──────── Textabschnitt

  2. So, und wie wäre es jetzt nochmal mit einem ernsthaften und ausgewogenen Post zu diesem Thema, ohne Propagandaphrasen?

  3. Du wirfst da jetzt aber einiges durcheinander. Es geht bei dem geschlossenen Vergleich ja nicht nur um verwaiste Werke, sondern vor allem um aktuellste Verlagsliteratur. Die hat Google ebenfalls eingescannt und per „Snippets“ verfügbar gemacht. Dagegen wurde geklagt.

    Was die gemeinfreien Werke angeht: die kann man ja von der GoogeBooks-Seite problemlos als PDF herunterladen; ist also kein geschlossenes Datensilo. Zudem hat z.B. die Bayerische Staatsbibliothek (die ihre Bücher von Google scannen lässt) vereinbart, dass sie von allen eingescannten Werken die hochauflösenden Quelldateien bekommt und was davon gemeinfrei ist lässt sich dann auch bei der BSB runterladen.
────────────────
= Arbeitsanweisung =
Gib aus dem Text über Google Books die Passage zwischen „2. So, und wie“ und „Dagegen wurde geklagt.“, beide eingeschlossen, wortgetreu wieder. Die Einträge stehen in keinem Zusammenhang mit dem Text.
──────── Datenauszüge
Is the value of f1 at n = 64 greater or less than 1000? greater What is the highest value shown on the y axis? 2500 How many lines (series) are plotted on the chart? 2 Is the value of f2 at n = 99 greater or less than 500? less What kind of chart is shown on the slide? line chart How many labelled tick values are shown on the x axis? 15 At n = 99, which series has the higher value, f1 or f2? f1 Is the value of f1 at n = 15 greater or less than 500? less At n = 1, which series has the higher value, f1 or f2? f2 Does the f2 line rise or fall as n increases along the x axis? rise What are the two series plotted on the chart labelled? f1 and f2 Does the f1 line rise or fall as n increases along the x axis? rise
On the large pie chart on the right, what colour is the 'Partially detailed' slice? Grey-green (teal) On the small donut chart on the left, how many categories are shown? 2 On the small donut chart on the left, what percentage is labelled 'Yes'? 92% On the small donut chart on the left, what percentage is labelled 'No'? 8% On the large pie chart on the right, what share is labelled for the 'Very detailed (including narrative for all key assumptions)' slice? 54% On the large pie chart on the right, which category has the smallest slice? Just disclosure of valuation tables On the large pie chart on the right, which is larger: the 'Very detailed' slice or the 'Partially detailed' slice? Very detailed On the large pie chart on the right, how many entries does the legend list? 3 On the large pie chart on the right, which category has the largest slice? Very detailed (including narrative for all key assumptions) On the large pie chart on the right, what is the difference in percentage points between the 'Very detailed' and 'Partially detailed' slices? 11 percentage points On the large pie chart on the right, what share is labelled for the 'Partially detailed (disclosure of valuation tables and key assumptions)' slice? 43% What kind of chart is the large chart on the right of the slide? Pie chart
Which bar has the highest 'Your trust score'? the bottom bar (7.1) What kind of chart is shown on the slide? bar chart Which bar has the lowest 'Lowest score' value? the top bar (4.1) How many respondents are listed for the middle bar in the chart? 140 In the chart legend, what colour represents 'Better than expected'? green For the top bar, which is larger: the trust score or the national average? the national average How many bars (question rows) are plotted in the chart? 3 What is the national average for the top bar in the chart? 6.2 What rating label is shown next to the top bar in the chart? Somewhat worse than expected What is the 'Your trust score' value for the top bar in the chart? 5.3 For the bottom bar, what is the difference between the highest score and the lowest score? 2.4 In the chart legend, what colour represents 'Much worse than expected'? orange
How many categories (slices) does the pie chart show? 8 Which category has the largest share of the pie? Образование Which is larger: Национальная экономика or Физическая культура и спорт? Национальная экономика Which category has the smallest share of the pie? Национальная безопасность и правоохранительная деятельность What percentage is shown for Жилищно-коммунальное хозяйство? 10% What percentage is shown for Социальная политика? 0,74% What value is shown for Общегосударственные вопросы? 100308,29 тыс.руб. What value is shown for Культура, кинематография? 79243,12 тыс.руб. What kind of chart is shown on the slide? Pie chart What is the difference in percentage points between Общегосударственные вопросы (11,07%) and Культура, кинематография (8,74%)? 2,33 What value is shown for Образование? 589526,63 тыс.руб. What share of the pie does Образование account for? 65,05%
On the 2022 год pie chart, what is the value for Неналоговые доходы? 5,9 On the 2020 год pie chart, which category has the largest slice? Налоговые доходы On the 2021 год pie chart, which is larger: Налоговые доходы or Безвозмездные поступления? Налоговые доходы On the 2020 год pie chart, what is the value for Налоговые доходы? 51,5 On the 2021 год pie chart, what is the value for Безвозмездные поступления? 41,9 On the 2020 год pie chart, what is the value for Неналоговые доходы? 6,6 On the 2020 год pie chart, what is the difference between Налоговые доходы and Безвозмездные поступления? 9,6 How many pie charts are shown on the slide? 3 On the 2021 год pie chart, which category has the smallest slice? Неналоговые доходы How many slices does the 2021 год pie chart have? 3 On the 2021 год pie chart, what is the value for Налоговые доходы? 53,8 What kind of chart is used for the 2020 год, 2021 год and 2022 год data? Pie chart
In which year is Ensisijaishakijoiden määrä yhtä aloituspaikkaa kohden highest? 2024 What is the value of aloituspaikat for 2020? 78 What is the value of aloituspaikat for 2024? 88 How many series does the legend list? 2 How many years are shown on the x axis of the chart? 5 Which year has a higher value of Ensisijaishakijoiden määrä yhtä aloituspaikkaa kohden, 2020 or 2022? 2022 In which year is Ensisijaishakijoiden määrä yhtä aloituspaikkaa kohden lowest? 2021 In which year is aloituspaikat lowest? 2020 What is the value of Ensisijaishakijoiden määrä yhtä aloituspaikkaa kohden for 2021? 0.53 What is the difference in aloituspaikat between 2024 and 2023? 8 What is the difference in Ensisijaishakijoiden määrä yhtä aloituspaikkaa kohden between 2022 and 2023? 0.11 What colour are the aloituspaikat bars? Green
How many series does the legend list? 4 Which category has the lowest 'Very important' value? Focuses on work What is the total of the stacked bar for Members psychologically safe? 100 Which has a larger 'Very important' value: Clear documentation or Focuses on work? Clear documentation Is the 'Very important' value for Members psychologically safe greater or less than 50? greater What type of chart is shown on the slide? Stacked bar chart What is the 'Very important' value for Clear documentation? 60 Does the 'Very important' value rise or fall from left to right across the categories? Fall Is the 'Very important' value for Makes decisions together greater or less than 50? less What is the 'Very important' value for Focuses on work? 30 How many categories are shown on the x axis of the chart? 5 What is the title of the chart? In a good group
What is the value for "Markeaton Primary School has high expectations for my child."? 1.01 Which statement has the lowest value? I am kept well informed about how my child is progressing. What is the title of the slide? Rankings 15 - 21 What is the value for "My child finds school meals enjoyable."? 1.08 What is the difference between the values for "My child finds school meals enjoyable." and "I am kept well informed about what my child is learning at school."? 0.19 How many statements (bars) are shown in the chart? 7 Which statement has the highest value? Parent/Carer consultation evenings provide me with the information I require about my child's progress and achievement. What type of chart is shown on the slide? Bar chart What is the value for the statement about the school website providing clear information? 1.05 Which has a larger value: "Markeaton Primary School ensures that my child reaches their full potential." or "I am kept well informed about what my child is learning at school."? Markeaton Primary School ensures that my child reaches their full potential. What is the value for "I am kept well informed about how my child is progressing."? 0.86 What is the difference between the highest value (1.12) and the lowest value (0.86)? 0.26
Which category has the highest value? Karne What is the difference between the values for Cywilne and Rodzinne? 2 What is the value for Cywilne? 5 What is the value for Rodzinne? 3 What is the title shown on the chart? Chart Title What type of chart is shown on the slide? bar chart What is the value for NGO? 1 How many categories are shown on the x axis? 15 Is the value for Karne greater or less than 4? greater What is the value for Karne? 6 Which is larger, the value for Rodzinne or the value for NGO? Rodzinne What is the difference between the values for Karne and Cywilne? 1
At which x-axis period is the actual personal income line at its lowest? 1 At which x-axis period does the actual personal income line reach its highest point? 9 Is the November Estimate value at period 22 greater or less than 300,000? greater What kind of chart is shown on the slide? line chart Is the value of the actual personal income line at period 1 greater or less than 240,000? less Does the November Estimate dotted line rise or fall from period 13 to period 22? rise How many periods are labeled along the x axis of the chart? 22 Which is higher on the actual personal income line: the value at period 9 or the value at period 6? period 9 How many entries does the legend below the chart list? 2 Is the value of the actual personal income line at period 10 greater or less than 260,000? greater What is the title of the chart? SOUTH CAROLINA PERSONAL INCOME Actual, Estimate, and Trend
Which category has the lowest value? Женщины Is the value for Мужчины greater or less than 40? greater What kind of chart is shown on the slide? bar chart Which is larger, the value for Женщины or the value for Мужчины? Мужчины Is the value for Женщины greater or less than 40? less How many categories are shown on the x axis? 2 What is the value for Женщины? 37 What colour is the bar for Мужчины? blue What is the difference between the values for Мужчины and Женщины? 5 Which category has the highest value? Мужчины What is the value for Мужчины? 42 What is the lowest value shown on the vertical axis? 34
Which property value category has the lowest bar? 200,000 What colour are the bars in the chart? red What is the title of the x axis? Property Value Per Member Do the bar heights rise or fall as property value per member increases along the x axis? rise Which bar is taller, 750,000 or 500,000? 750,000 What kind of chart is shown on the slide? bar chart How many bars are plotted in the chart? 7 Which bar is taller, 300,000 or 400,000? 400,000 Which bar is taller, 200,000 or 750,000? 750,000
────────────────
= Lösung =
2. So, und wie wäre es jetzt nochmal mit einem ernsthaften und ausgewogenen Post zu diesem Thema, ohne Propagandaphrasen?

  3. Du wirfst da jetzt aber einiges durcheinander. Es geht bei dem geschlossenen Vergleich ja nicht nur um verwaiste Werke, sondern vor allem um aktuellste Verlagsliteratur. Die hat Google ebenfalls eingescannt und per „Snippets“ verfügbar gemacht. Dagegen wurde geklagt.